The bigger problem is that if, for example, you have the old toolbar installed for IE (but not for Firefox), it'll install it for both IE *and* Firefox, rather than just updating the old one.
TFA: "Both seem to be installed in "C:\Program Files\Microsoft\Search Enhancement Pack\Search Helper\." Inside, there is a file called "SEPsearchhelperie.dll" that is responsible for the IE add-on and a "firefoxextension" folder responsible for Firefox. The update can't be uninstalled, but deleting these files works just fine. "
Again, "deleting these files works just fine."

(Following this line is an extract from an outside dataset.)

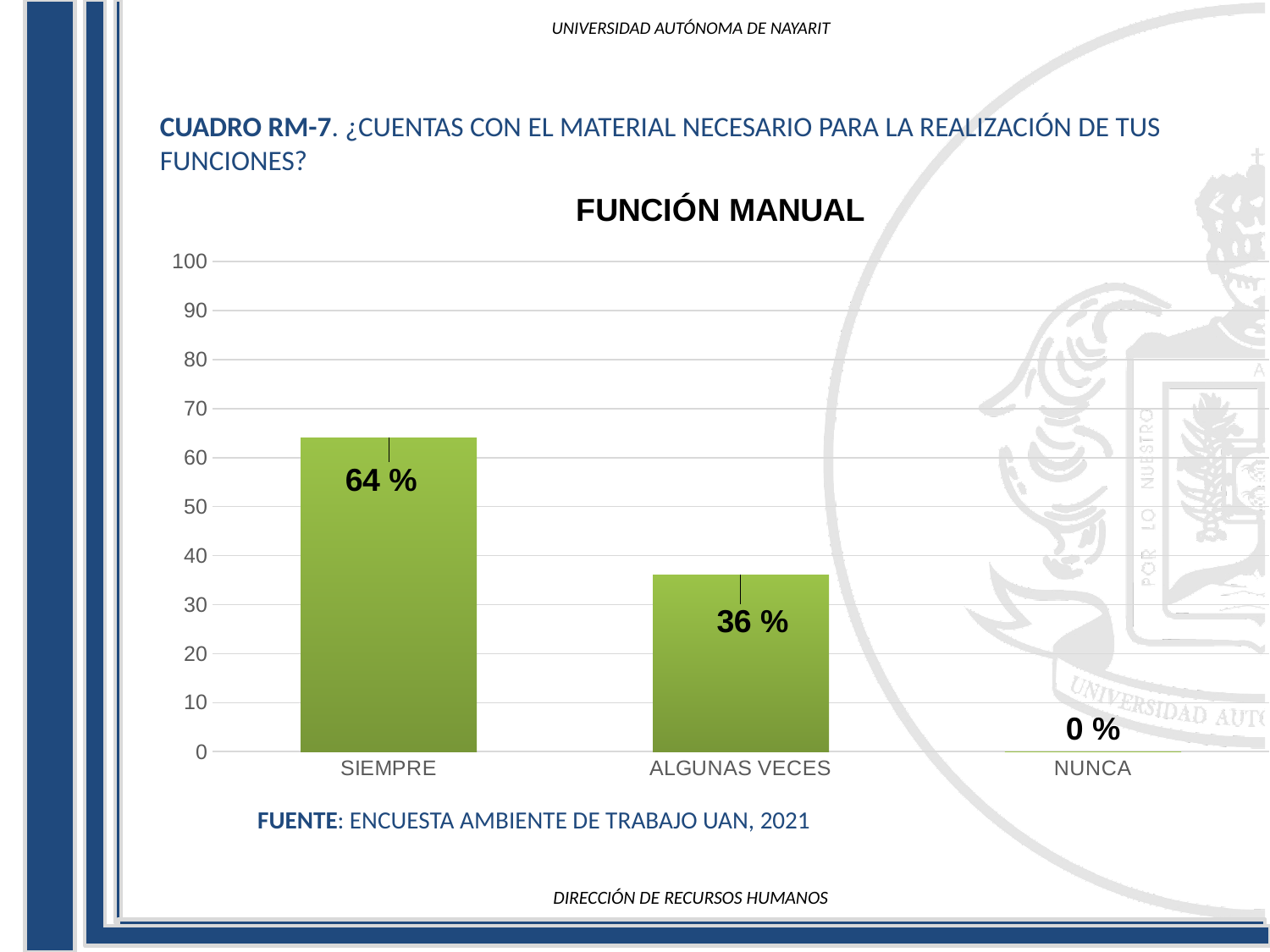
Is the value for ALGUNAS VECES greater or less than 40? less Is the value for SIEMPRE greater or less than 60? greater What is the value for NUNCA? 0 % What kind of chart is shown? bar chart How many categories are shown on the x axis? 3 Which is larger, the value for SIEMPRE or the value for ALGUNAS VECES? SIEMPRE What is the value for SIEMPRE? 64 % Which category has the lowest value? NUNCA What is the title of the chart? FUNCIÓN MANUAL What is the difference between the values for SIEMPRE and ALGUNAS VECES? 28 % What is the value for ALGUNAS VECES? 36 % Which category has the highest value? SIEMPRE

"I believe in Karma. That means I can do bad things to people all day long and I assume they deserve it." : Dogbert
The difference being that that add-in was arguably useful. It enabled click-once in firefox, iirc, which is a fairly handy experience for running small apps over the web. If I recall, Java does the same thing. The problem then was that firefox had no way to distinguish between a version with a flaw, and a version without a flaw, so they had no choice but to temporarily blacklist it (and there was that issue with not being able to disable it due to permissions).Browser toolbars, however, never strike me as a nice addition to a product without asking.
College-Pages.com - Online Colleges, Degrees, and Programs
College-Pages.com - Online Colleges, Degrees, and Programs
When i saw that update i instinctively unchecked it because I thought it was related to that annoying search enhancement that Microsoft released for XP a couple years ago which actually made searching even more cumbersome in the long run. I was more than happy with searching as it was, I just never thought that update had to do with "web searching" (And it apparently is there for IE 7 too btw). Strange though I don't remember having any tool bars in IE that the article mentions.